■ WHAT YOU SHOULD DO ■
Restate word for word the entries below, starting with the line with "United States, site archbold_FL-12." and continuing through the line with "site SER_S13_O03.". Include both of those lines and no others.
RECORDS TO USE START
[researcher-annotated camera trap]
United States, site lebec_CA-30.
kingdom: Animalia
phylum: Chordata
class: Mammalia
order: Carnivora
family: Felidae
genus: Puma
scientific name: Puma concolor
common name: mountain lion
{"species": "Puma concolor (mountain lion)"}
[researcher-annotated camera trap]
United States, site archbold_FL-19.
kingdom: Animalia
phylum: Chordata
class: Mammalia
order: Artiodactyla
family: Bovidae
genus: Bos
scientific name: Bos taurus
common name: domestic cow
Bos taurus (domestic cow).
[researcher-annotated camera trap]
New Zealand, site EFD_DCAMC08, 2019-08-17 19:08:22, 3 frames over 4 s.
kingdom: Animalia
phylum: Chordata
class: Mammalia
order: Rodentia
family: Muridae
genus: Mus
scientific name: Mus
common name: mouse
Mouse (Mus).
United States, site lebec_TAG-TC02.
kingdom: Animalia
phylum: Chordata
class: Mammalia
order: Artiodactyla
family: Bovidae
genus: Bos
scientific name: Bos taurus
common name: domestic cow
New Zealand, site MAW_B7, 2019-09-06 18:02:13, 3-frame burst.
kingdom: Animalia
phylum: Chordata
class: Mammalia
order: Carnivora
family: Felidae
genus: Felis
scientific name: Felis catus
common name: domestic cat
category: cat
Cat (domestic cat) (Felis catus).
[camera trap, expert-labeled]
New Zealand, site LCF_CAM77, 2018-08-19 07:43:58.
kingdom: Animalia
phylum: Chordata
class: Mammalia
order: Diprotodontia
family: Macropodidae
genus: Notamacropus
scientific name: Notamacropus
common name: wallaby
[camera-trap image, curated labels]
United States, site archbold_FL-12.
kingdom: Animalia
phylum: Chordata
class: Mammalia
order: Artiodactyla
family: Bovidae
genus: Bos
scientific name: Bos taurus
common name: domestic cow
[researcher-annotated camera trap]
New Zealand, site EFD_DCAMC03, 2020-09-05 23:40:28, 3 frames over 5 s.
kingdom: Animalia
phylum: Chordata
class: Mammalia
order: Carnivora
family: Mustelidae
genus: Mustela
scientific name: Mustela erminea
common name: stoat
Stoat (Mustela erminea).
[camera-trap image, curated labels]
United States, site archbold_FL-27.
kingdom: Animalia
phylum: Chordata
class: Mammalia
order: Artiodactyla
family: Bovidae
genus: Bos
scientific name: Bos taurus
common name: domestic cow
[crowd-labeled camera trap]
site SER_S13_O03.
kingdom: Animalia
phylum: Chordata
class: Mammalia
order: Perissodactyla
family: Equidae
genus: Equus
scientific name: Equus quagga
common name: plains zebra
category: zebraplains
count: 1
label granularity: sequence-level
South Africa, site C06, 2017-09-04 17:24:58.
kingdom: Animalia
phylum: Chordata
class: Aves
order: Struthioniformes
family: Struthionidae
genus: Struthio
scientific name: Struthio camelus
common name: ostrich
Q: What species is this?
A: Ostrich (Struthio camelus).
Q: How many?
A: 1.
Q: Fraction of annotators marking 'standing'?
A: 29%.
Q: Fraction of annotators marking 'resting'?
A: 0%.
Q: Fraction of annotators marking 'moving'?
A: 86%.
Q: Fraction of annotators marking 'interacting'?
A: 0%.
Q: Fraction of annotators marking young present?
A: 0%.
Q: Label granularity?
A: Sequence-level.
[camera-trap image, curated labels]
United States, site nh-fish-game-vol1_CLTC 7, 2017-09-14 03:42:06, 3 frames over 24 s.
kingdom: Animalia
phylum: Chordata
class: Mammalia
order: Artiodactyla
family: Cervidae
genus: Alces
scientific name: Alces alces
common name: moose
RECORDS TO USE END
■ THE ANSWER ■
United States, site archbold_FL-12.
kingdom: Animalia
phylum: Chordata
class: Mammalia
order: Artiodactyla
family: Bovidae
genus: Bos
scientific name: Bos taurus
common name: domestic cow
[researcher-annotated camera trap]
New Zealand, site EFD_DCAMC03, 2020-09-05 23:40:28, 3 frames over 5 s.
kingdom: Animalia
phylum: Chordata
class: Mammalia
order: Carnivora
family: Mustelidae
genus: Mustela
scientific name: Mustela erminea
common name: stoat
Stoat (Mustela erminea).
[camera-trap image, curated labels]
United States, site archbold_FL-27.
kingdom: Animalia
phylum: Chordata
class: Mammalia
order: Artiodactyla
family: Bovidae
genus: Bos
scientific name: Bos taurus
common name: domestic cow
[crowd-labeled camera trap]
site SER_S13_O03.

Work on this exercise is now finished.